TEXTO DE ORIGEM:
==========

Por: Raimundo Antonio de
Souza Lopes (Jornal De Fato-Mossoró-RN)
Assistindo,
recentemente, a uma palestra no Centro de Evangelização do Shalom, cujo tema
era “O Senhorio do Senhor”, eu ouvi do missionário a frase colocada aí no
título desta crônica.
Inicialmente, eu fiquei
um pouco sem querer entender o real significado ou a profunda reflexão que o
palestrante nos convidou a fazer, pois sofrer, no sentido literal da palavra
não é, e nunca será, algo que possamos compreender como sendo bom para a nossa
vida. Basta apreendermos que “sofrer” em sua etimologia deriva do latim, sufferre, termo pelo qual os velhos
romanos designavam quem estava "sob ferros", acorrentado, submetido à
força (fosse escravo ou prisioneiro). Ou seja, a origem do nosso popular
"sofrimento": palavra que melhor traduz, em português, a infelicidade
contínua e intensa e, no momento em que ocorre, irremediável, é justamente o
vocábulo que designava a opressão, a submissão, a situação da criatura
submetida ao poder de outrem que, como coisa, ou "ferramenta", padece
de todos os infortúnios capazes de lhe "ferir" (machucar) corpo e
alma (Conf. dicionarioetimologico.com.br/sofrer).
Com a continuidade de
sua fala, passei a compreender a lógica para o sentido da palavra sofrimento,
quando esta é aplicada ao nosso cotidiano, seja material ou espiritual. E, de
cara, veio-me a frase de Santa Teresa D’Ávila, que disse: “O mérito consiste em sofrer e
amar”.
Embora vivamos em um
mundo em que se busca, a todo custo, o ter, o poder e o prazer como fontes de
felicidade, admitir que o sofrimento faz parte do nosso cotidiano,
independentemente de cor, fé ou status social, é a mesma coisa de dizer que é
infeliz permanentemente. Não é verdade. O segredo, de fato, é dar sentido ao
seu sofrimento, fazer dele um aliado. É compreender que o seu
sofrimento não é diferente do sofrimento de quem está do seu lado. Se eu ajudar
ao meu irmão a suportar o seu sofrimento, eu estou dando sentido ao meu
sofrimento também, com isso estou minimizando minhas dores e, consequentemente,
estou extraindo prazer, e felicidade, de algo negativo em minha vida.
É primordial que
aprendamos a sofrer. É fundamental que possamos dar sentido aos nossos
sofrimentos. Por exemplo: uma mulher que vai dar à luz uma criança sofre, mas
ela não pensa nas suas dores, ela só pensa no filho que carregará nos braços e
verá crescer. Ou seja, ela está dando sentido ao seu sofrimento ao entender que
a alegria que virá depois será muito maior que o sofrimento pelo qual está
passando naquele momento. São Francisco de Assis já dizia: “É tão grande o bem que
espero, que todo o sofrimento me é um grande prazer”.

==========

DADOS BRUTOS:

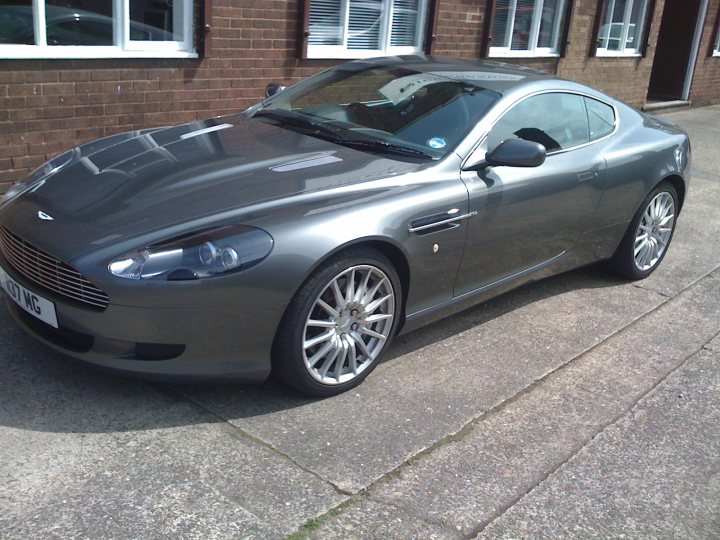 Sub 20k DB7 - Page 1 - Aston Martin - PistonHeads - The image depicts a silver Aston Martin sports car parked on a sidewalk outside what appears to be a residential building. The car is sleek and stylish, with the distinctive Aston Martin logo prominently displayed on the grille. The background is mainly composed of the brick wall of the building, which sets a contrasting tone to the shiny metallic finish of the car. There are no visible people or animals in the image, and the focus is solely on the vehicle.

==========

TAREFAS A FAZER:
(1) Passe para o inglês esta frase da crônica sobre o sofrimento: "É primordial que aprendamos a sofrer."
(2) Prossiga com a crônica sobre o sofrimento, começando logo depois da última frase dela.

RESPOSTAS EM ORDEM:
(1) It is essential that we learn to suffer.

(2)
Trazendo para um exemplo
bem comum entre os humanos: o amor. Tem coisa mais pura, linda e melhor que o
amor? Todos nós vivemos para encontrar o amor de nossa vida e dar sentido ao
ser coletivo que somos. Mas, o amor que é sublime é, também, o que mais nos faz
sofrer. Por que, então, esse paradoxo tão sem sentido? Será que o fato de
estarmos amando nos faz pressupor que esse amor pode acabar e, com isso,
passamos a querer, a todo custo, eternizá-lo, atrelando, portanto, tudo o que
nos faz sofrer?
Outro dia eu ouvi, com
relação a isso, algo que me chamou a atenção. Alguém perguntou ao poeta por que
o amor nos faz sofrer tanto. E ele, na sua simplicidade encantadora, disse: não
é o amor que nos faz sofrer, mas a pessoa que estamos amando. Faz sentido.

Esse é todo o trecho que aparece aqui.